FRAGMENTO >>
++++++++

El chico del niki rojo - miércoles, 24 de julio de 2024
Cuando era niño, mis padres solían llevarme al circo. Me gustaban todas las actuaciones de aquellos artistas, pero, sobre todo, me fascinaban los malabaristas y los equilibristas. En el primer caso, era un verdadero espectáculo ver manipular y voltear mazas, pelotas, aros, diábolos, platos chinos y "hula hops". También me parecían dignos del mayor asombro los esfuerzos de hombres y mujeres para mantener el equilibrio sobre un alambre o una cuerda floja a varios metros de altura, con la simple ayuda de una barra larga o una vara de madera, aunque existiera una red de seguridad para evitar un posible accidente fatal.

Aún hoy en día, me quedo embobado cuando veo a alguien haciendo juegos malabares, con manos y pies, al detener el coche en los semáforos de las calles de mi ciudad. Admiro a las personas que poseen todas esas habilidades y siento una sana envidia, pues mi psicomotricidad deja mucho que desear y me dan pánico las alturas.

++++++++

CONSIGNA ESCRITA A >> Identifica todas las líneas de los registros que contienen la cadena "JSON" y cópialas; ten en cuenta que se distinguen mayúsculas y minúsculas.
El fragmento y los registros no guardan ninguna relación entre sí.

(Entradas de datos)
++++++++

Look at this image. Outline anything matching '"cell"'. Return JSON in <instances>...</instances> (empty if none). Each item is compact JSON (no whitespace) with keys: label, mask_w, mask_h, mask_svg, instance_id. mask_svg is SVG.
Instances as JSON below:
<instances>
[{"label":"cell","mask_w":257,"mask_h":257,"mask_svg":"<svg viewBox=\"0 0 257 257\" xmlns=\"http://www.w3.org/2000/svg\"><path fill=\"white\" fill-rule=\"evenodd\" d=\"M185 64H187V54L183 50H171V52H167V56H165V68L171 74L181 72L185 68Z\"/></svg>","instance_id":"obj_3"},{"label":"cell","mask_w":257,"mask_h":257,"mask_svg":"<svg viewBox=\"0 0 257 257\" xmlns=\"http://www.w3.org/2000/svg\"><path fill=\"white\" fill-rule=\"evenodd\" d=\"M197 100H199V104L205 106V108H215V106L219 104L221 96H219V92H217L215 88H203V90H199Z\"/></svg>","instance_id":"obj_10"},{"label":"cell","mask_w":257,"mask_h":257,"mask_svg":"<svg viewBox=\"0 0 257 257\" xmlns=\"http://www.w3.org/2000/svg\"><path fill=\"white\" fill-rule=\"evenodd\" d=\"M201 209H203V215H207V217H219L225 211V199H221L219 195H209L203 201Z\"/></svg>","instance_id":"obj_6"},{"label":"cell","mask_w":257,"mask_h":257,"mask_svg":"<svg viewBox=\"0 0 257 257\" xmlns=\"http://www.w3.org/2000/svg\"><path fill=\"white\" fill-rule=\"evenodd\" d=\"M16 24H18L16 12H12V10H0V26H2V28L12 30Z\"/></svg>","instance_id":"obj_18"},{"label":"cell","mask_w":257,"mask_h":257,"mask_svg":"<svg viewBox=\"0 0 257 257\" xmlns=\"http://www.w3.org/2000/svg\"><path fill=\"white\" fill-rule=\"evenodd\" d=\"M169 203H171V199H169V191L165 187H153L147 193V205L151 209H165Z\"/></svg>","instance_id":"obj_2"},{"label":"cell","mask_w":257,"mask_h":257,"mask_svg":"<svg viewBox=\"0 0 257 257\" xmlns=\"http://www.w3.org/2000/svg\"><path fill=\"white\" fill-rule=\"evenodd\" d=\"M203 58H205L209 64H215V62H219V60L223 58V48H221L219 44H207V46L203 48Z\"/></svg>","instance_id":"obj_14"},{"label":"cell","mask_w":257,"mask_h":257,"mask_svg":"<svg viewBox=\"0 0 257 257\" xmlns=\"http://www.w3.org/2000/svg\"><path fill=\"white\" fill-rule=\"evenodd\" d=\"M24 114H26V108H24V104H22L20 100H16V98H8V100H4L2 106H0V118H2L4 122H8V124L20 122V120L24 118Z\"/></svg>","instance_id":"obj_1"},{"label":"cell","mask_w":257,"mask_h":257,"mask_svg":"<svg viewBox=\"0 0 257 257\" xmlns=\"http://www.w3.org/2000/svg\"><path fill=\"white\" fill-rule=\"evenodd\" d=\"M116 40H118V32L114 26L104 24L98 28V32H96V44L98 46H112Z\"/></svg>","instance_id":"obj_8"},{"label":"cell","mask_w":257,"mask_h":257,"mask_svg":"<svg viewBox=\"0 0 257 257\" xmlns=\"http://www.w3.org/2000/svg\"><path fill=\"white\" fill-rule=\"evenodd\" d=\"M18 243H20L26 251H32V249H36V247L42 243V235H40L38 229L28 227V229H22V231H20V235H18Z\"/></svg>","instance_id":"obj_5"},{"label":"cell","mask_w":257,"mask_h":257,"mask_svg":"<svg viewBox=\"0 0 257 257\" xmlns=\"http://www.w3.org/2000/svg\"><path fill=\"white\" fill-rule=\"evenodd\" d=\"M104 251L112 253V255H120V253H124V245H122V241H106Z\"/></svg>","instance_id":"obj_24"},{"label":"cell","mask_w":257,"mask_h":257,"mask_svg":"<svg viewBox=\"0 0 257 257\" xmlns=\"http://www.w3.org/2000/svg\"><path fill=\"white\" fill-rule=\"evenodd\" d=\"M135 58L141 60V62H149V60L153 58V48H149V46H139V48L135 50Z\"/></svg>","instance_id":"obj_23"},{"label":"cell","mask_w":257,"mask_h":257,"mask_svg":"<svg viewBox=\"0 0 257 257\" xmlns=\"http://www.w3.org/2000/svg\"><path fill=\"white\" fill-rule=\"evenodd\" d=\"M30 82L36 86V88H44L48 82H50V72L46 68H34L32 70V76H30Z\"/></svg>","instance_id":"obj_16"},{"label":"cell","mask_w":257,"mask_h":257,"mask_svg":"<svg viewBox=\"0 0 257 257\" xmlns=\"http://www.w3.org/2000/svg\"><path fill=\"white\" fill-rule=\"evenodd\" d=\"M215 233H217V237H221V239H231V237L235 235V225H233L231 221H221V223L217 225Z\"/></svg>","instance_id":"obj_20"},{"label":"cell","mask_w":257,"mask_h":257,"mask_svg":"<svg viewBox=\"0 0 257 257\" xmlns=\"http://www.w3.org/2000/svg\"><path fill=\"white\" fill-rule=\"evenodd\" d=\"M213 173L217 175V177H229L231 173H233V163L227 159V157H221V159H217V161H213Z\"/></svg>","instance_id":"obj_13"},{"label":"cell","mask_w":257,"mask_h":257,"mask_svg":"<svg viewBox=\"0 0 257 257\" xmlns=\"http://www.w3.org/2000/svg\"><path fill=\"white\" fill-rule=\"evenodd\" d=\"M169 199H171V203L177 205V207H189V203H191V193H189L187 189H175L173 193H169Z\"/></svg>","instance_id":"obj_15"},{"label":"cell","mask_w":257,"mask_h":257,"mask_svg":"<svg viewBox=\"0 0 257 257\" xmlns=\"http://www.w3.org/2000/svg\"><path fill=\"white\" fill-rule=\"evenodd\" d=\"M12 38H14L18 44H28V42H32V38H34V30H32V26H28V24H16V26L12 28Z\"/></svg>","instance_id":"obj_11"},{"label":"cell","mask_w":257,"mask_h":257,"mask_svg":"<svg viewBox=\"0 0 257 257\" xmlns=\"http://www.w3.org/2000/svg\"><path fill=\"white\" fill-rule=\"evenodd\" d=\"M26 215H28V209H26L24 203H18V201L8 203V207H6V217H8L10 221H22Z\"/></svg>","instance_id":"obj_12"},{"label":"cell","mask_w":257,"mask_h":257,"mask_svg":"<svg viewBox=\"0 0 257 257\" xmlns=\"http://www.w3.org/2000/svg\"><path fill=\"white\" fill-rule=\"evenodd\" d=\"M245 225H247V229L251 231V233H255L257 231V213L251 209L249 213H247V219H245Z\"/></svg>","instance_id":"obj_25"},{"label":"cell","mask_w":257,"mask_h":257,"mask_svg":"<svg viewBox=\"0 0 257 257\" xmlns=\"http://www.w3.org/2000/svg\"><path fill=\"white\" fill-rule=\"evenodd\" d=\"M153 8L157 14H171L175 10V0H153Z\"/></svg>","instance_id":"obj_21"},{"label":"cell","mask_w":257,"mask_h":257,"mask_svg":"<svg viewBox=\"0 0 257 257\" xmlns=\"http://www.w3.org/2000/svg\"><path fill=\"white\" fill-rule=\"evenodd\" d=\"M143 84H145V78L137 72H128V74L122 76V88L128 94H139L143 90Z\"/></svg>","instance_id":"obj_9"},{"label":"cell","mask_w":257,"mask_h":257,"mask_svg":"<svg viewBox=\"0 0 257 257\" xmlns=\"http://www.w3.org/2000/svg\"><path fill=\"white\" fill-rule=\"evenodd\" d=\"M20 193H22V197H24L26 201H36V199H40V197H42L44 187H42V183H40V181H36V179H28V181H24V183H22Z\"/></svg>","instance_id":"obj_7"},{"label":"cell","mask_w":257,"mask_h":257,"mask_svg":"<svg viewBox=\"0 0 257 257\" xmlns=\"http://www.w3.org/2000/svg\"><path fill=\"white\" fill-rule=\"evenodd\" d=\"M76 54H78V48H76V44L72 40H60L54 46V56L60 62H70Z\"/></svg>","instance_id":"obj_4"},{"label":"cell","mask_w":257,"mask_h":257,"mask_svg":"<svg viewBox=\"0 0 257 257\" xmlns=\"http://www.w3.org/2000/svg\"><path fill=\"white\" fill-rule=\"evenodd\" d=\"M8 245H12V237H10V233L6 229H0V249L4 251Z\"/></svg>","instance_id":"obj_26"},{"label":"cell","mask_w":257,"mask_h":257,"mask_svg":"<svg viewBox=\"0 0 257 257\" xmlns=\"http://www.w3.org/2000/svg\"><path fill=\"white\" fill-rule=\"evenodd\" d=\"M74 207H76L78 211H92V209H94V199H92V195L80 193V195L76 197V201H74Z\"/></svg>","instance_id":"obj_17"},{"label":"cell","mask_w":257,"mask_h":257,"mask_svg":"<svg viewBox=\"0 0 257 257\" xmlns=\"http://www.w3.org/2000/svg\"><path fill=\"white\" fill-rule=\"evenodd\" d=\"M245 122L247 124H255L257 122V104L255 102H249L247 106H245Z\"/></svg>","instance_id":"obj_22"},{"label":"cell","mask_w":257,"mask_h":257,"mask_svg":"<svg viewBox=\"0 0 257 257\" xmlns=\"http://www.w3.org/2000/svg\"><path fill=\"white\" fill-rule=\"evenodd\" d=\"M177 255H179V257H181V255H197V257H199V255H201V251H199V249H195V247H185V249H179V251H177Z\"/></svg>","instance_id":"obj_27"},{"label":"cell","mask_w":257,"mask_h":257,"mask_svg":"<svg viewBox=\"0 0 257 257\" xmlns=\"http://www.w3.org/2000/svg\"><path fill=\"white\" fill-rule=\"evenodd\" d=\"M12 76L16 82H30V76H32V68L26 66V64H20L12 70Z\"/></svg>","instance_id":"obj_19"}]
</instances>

++++++++

CONSIGNA ESCRITA B >> Reproduce el tramo del fragmento que va desde "El chico del" hasta "posible accidente fatal.", reemplazando "circo" por "teatro".

SOLUCIÓN PROPUESTA A >>
Look at this image. Outline anything matching '"cell"'. Return JSON in <instances>...</instances> (empty if none). Each item is compact JSON (no whitespace) with keys: label, mask_w, mask_h, mask_svg, instance_id. mask_svg is SVG.
Instances as JSON below:

SOLUCIÓN PROPUESTA B >>
El chico del niki rojo - miércoles, 24 de julio de 2024
Cuando era niño, mis padres solían llevarme al teatro. Me gustaban todas las actuaciones de aquellos artistas, pero, sobre todo, me fascinaban los malabaristas y los equilibristas. En el primer caso, era un verdadero espectáculo ver manipular y voltear mazas, pelotas, aros, diábolos, platos chinos y "hula hops". También me parecían dignos del mayor asombro los esfuerzos de hombres y mujeres para mantener el equilibrio sobre un alambre o una cuerda floja a varios metros de altura, con la simple ayuda de una barra larga o una vara de madera, aunque existiera una red de seguridad para evitar un posible accidente fatal.